Objective: The purpose of this study was to compare a cohort of dogs with serious or life-threatening complications following cryptorchid castration to dogs without complications to identify potential contributing factors to the development of these complications.
Methods: Dogs that had a cryptorchid castration between 2018 and 2022 in 2 hospital networks were retrospectively reviewed in a case-control manner for reported complications. Inclusion criteria for cases and controls consisted of dogs with documented surgical procedures to address a retained testicle within the abdomen and an in-person follow-up visit at least 2 weeks postoperatively. Exclusion criteria consisted of felines, procedures limited to inguinal cryptorchid castrations, if the retained testicle had undergone malignant transformation, and medical records lacking essential patient or procedure information.
Results: 202 dogs were included in the study, with 38 dogs with reported complications and 164 controls. The most reported serious complication was trauma to the prostate, followed by gastrointestinal signs and urinary tract trauma. A complication was more likely if a paramedian skin incision was performed (OR, 4.01; 95% CI, 1.45 to 11.1) compared to a parapreputial incision, as well as if a paramedian abdominal incision was performed compared to a ventral midline incision (OR, 3.4; 95% CI, 1.5 to 7.4).

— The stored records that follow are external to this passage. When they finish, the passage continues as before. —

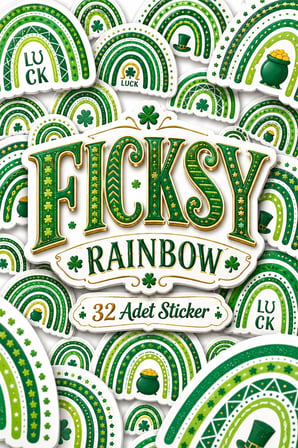 Gökkuşağı Sticker Seti - 28 Adet Etiket Çıkartma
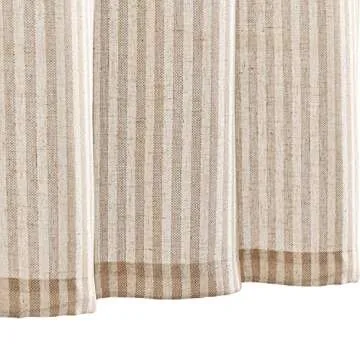 Vangao Stripe Farmhouse Kitchen Curtains 36 Inch Length Linen Blend Cafe Curtains Tickingstripe Tier...
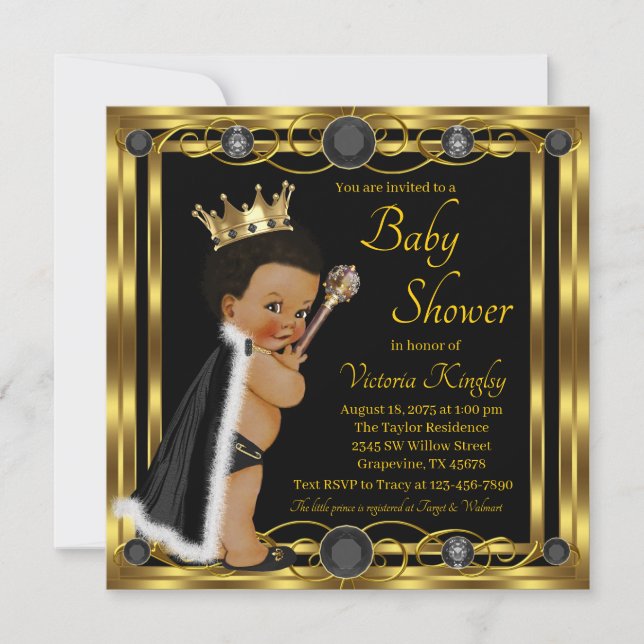 Invitation Fête de naissance de bébé prince Afro Or Noir (Devant)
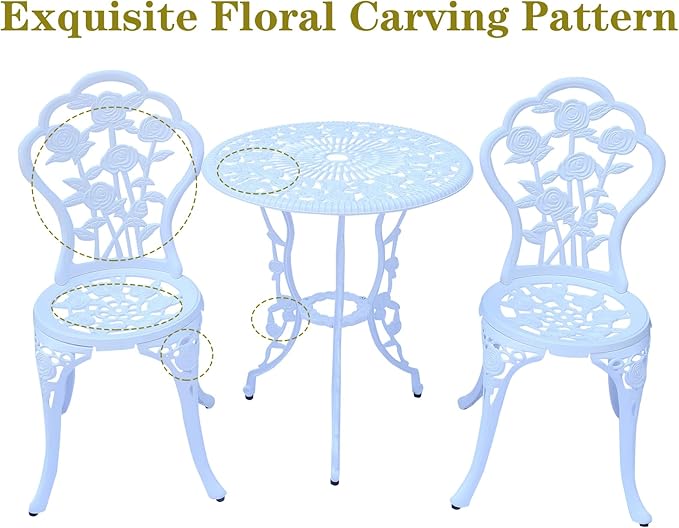 3-Piece Cast Aluminum Outdoor Bistro Set, Outdoor Table and Chairs Set of 2 with Umbrella Hole for Patio Garden Park(White, Rose)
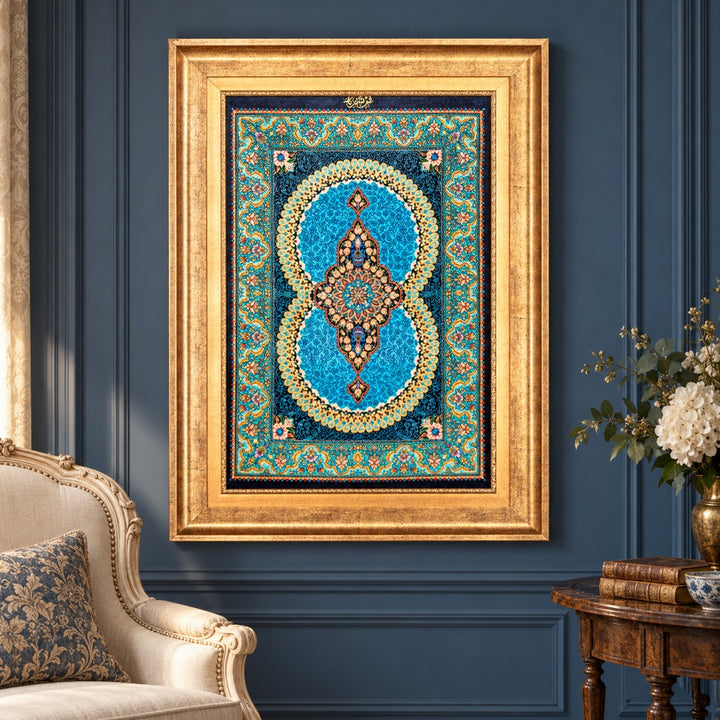 AI-generated interior visualization — MW-HM-0685; woven rug 71 x 51 cm, excluding any frame. Illustrative scale, not a customer project.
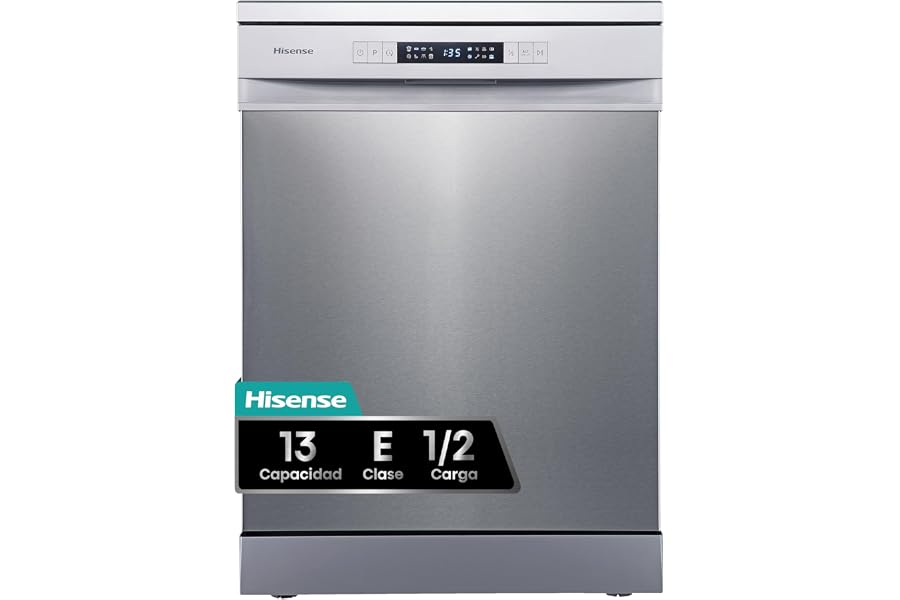 Hisense HS622E10X - Lavavajillas, Capacidad para 13 servicios, 60 cm, Programa ECO, Silencioso, 2, Filtro autolimpiable, Cont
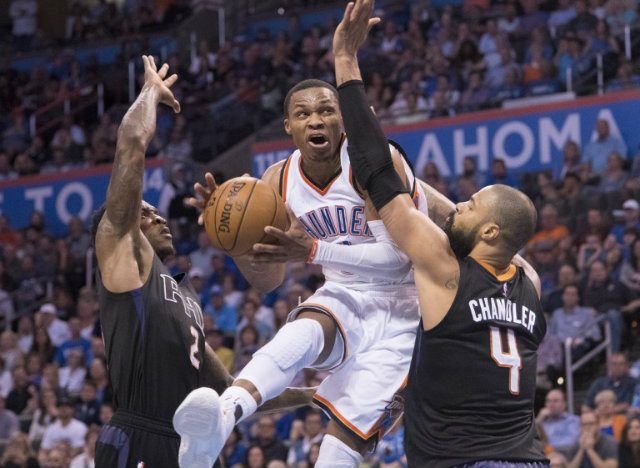 WATCH: Vicious Russell Westbrook throws down dagger dunk over Capela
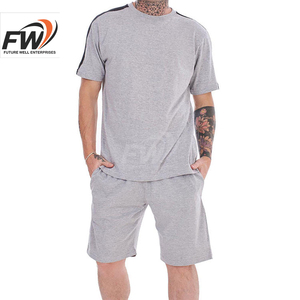 Conjunto casual de camiseta y pantalones cortos para hombre, de manga corta, cuello redondo, en varios colores y tallas. - Product Image 5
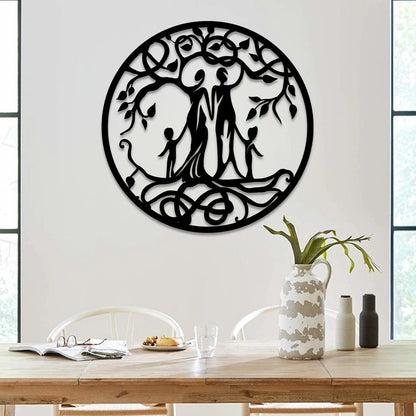 Customized Number Of Members In Family Tree Of Life Metal Sign, Wall Decoration Laser Cut Metal Signs Custom Gift Ideas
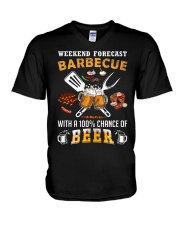 Weekend forecast barbecue with a 100 percent V-Neck T-Shirt tile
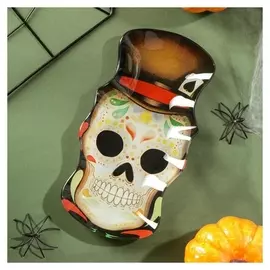 Блюдо сервировочное доляна «Хэллоуин. череп в шляпе», 20×10,5×1,8 см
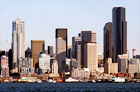Seattle Buildings From Alki Beach digital painting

Conclusions: The most common complication found in this case-control study was prostatic trauma and was likely associated with inadequate exposure based on the incision location.
Clinical relevance: Parapreputial skin incision and ventral midline abdominal incision increase exposure and visualization of organs, decreasing the risk of serious complications associated with cryptorchid castration.
Keywords: canine; castration; complication; cryptorchid; patient safety.